The company’s Premium plan, which includes up to four HD streams, moves from $13.99 a month to $15.99 each month, while its Basic plan increases $1 per month, hitting $8.99 each month. The new prices will impact new subscribers immediately, while existing customers will be moved to the new rates in the coming months, according to a Netflix spokesperson.

“We change pricing from time to time as we continue investing in great entertainment and improving the overall Netflix experience for the benefit of our members,” the Netflix spokesperson told TheWrap.

Netflix’s new prices already greeted potential customers on their website on Tuesday morning:

Netflix’s new prices (via Netflix’s website)

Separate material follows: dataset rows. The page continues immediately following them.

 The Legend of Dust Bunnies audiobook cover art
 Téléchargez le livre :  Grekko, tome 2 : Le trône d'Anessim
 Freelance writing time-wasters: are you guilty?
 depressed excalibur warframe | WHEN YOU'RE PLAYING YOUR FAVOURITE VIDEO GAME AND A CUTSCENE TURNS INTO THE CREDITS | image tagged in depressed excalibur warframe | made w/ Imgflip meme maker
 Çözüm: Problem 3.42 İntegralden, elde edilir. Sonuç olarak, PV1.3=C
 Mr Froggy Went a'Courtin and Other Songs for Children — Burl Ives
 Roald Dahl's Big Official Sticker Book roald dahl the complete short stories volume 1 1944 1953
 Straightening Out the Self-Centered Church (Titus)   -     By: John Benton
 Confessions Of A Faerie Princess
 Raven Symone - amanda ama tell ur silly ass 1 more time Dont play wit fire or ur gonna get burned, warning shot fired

While streamers might not love the price hike, Wall Street did, with Netflix’s stock jumping 6 percent to $353 in early-morning trading. The Los Gatos, California-based company is set to report its Q4 financials on Thursday.

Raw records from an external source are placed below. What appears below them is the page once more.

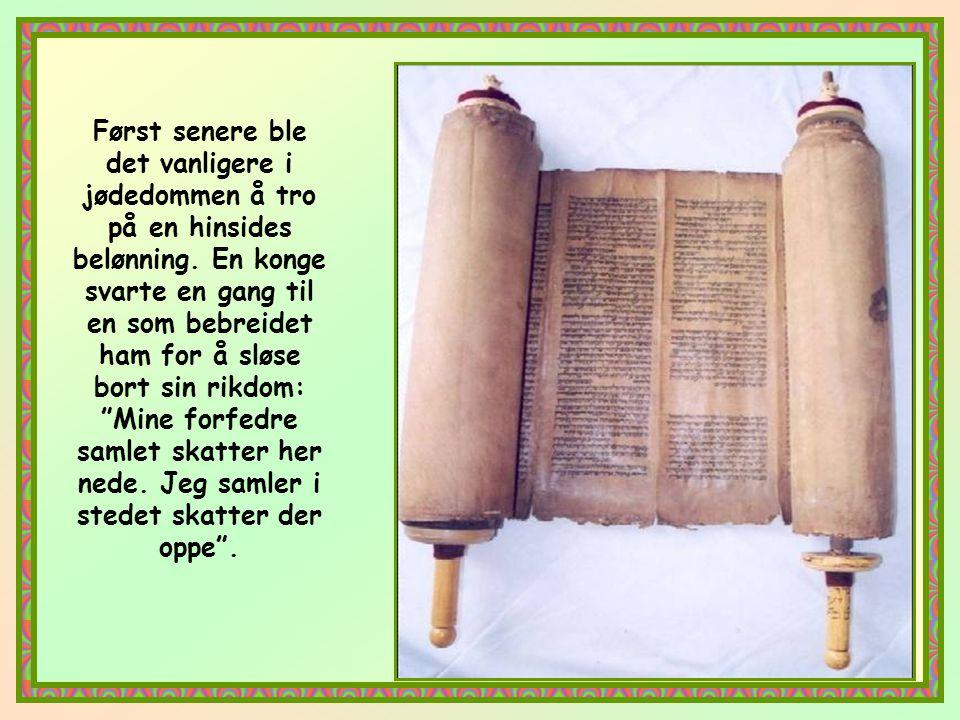 Først senere ble det vanligere i jødedommen å tro på en hinsides belønning. En konge svarte en gang til en som bebreidet ham for å sløse bort sin rikdom: Mine forfedre samlet skatter her nede. Jeg samler i stedet skatter der oppe .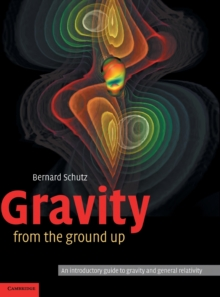 Gravity from the Ground Up : An Introductory Guide to Gravity and General Relativity, Hardback Book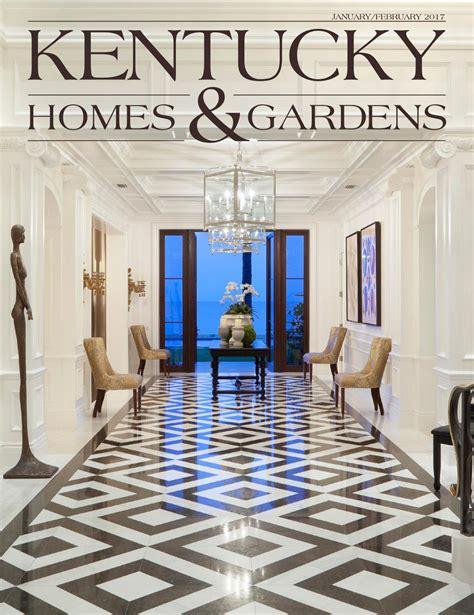 kentucky homes gardens janfeb 2017 by kentucky homes gardens issuu
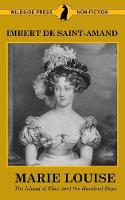 Marie Louise, the Island of Elba, and the Hundred Days - Famous Women of the French Court (Paperback)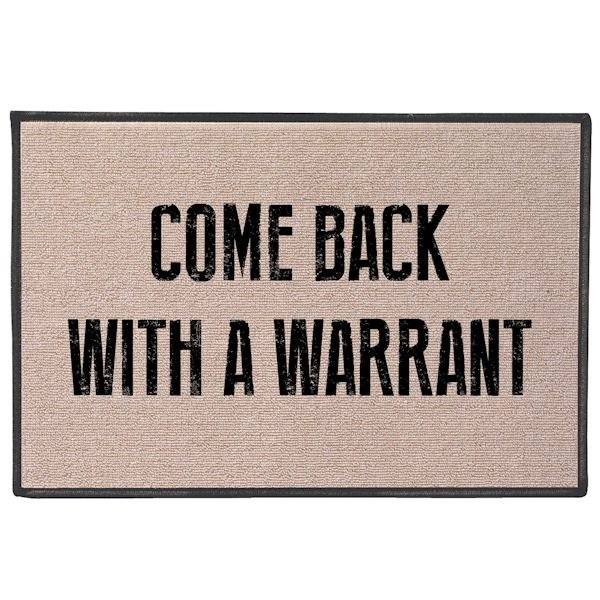 Come Back With A Warrant Doormat | 7 Reviews | 5 Stars | What on ...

The price raises, between 13 and 18 percent, reflect the biggest increases in Netflix’s history. Netflix last raised its prices in late 2017, with its Premium plan increasing about 17 percent from $11.99 to $13.99 each month at the time — its biggest increase until Tuesday. Existing Netflix customers will receive a heads up email ahead of their monthly increase, according to the Netflix spokesperson.

The price increases will hit Netflix’s U.S. subscriber base — 58 million accounts when the company reported its Q3 earnings back in October — and Latin American and Caribbean countries where Netflix bills customers in U.S. dollars, including Barbados, Uruguay and Belize. The increases won’t hit markets like Mexico and Brazil.

Even after the hikes, Netflix’s monthly fee is still in-line with its competitors: HBO Now runs customers $15 each month, while Hulu’s ad-free streaming costs $13 per month.

Netflix will likely use its new monthly revenue — which could easily pass $100 million each month — to pay for content and offset its mounting debt. Netflix raised $2 billion in debt in late October, weeks after the company reported it had $8.3 billion in long-term debt at the end of Q3.